Canyon

In questa straordinaria opera di Teresa Matilde, l’artista adotta una tecnica pittorica che richiama superfici erose, come affreschi antichi corrosi dal tempo, trasformando il volto in un palinsesto di segni, crepe e lacerti di memoria. L’immagine non è una rappresentazione fedele della realtà, ma una testimonianza dell’erosione dell’essere, una riflessione sulla transitorietà dell’identità e sulla persistenza della memoria.
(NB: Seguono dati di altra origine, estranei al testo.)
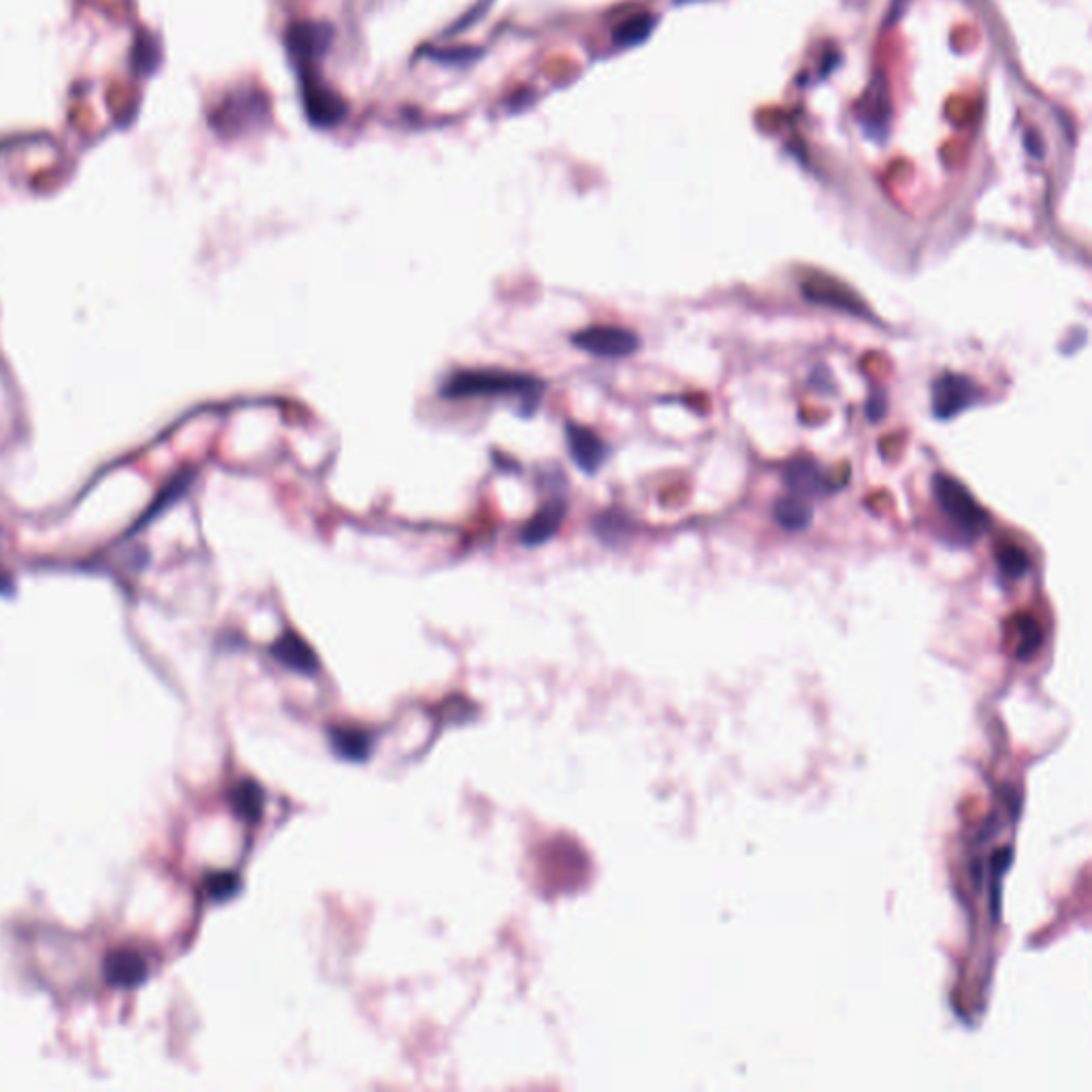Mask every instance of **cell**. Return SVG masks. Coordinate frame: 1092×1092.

La tavolozza cromatica, dominata da toni terrosi, ocra e grigi, conferisce all’opera un’aura di sacralità e decadenza, come se il volto fosse impresso su una parete consunta dal tempo, un’icona in dissolvenza. La frammentazione della figura non è casuale, ma suggerisce una stratificazione di vissuti, un corpo che porta le cicatrici del tempo e della storia. L’espressione, sebbene spezzata, mantiene una forza evocativa straordinaria: gli occhi, pur incompleti, sembrano scrutare oltre la superficie, invitando lo spettatore a un dialogo silenzioso e profondo.

Con questa opera, Teresa Matilde ci pone di fronte a una potente metafora dell’esistenza: l’essere umano è fragile, destinato alla disgregazione, eppure la sua essenza resiste, imprimendosi nella memoria collettiva come un’impronta indelebile. L’opera diventa così un ponte tra il passato e il presente, tra ciò che è stato e ciò che rimane, tra l’effimero e l’eterno.